Author:  Dr. med. habil. Gesche Tallen, Editor:  Maria Yiallouros, Reviewer:  Prof. Dr. med. Dr. h.c. Günter Henze, English Translation:  Hannah McRae, Last modification: 2020/06/18

The following text provides recommendations on how children and adolescents and their families can prepare for radiation. It also discusses the possibility of “test radiation.”

Information and recommendations

Prior to radiotherapy, most of the cancer programs offer a service that provides the opportunity for the child and his or her family to meet with the radiotherapists and their assistants. The purpose of such a family meeting is to ask questions and get information about radiotherapy. It also serves to give everyone the chance to learn to know each other, inspect the devices, and learn how they work.

For preparation and during the phase of radiation therapy, the following activities and habits have proven useful for older children, young adults, and parents to better cope with the treatment:

obtaining age-appropriate information (for example, information sheets, books, and videos provided by the treatment team in addition to the information provided here)
avoiding discouraging statements in the presence of the child (for example, criticising the child when wiggling)
avoiding undue pressure, for example, by not being pushy or threatening punishment if the child has trouble laying still during the radiation. There are ways to manage this, for example, by giving sedatives prior to treatment.

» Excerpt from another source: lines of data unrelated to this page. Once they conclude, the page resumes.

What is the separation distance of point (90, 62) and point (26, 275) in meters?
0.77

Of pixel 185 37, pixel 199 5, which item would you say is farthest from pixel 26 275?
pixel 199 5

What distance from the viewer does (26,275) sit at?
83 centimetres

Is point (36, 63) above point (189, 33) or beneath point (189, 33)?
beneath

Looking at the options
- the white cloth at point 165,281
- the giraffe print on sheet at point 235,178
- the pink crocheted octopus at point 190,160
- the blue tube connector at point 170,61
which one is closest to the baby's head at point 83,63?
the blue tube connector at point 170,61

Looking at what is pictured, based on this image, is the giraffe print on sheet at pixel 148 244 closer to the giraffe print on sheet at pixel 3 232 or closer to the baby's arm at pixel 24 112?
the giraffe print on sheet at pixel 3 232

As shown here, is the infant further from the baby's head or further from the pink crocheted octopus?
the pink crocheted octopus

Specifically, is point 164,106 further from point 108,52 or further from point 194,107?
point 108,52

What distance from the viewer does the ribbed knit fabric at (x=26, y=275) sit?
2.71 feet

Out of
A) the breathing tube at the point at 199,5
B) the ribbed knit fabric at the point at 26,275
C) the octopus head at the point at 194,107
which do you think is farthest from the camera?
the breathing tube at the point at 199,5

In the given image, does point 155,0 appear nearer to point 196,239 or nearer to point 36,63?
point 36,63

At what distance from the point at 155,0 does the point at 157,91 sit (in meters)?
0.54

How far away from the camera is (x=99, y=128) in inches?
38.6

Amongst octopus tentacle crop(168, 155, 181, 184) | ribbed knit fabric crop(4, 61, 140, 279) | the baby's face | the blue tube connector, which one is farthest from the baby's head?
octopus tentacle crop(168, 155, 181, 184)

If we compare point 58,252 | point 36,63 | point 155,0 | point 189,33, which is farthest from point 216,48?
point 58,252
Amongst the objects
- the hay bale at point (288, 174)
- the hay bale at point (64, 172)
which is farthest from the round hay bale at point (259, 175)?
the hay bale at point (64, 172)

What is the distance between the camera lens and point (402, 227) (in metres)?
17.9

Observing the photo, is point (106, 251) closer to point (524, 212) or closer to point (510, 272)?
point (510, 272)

It is also important to know in this context that it won't cause a major problem to the course of the disease, if radiation is delayed or postponed owing to a circumstance like this
discuss the "how" rather than the “why” (for example like: “Should we take a stuffy? - “Which book do you want to read in the waiting room?” - “What would you like to do afterwards as a reward?”)
contact other young people who have already experienced radiation or families whose child has already received radiation therapy (for example online)
recourse to professional, such as psychological, intervention, if emotional disturbances, for example anxiety, occur

For very young patients, the following coping strategies may be helpful:

  • role play (turn on dim lights, lie still and quietly, stopwatch, paint, let the child pretend to give radiation to you or a member of the treatment team, play “radiation” with action figures)
  • child-friendly discussions with qualified staff
  • repetitive practice of saying "good-bye" in the radiation room when every-one except the patient must leave to prevent separation anxiety
  • a bag for the “trip” to radiation (for example, with a drink, small meal, games, and a book for the waiting room)
  • reading child-friendly, professional literature on radiation (various books and brochures can be obtained online from the "Deutsche Kinderkrebsstiftung").

"Test" radiation

In many treatment centers, a “test" radiation is offered by the caregiver team both on the oncology ward and at the radiotherapy clinic to help the patient become slowly and age-appropriately familiar with the upcoming treatment phase.

Test radiation may include getting to know the radiotherapy team, watching the screen, using some of the computers, radiating a stuffy, even trying out the technical capabilities of the chair by pressing buttons, sitting and lying on the chair, trying on the exposure mask, being left alone in the radiation room, taking photos to show to friends later, and getting a reward for each new step that is learned. By test radiation, potential problems that may occur later may be recognised early and thereby prevented.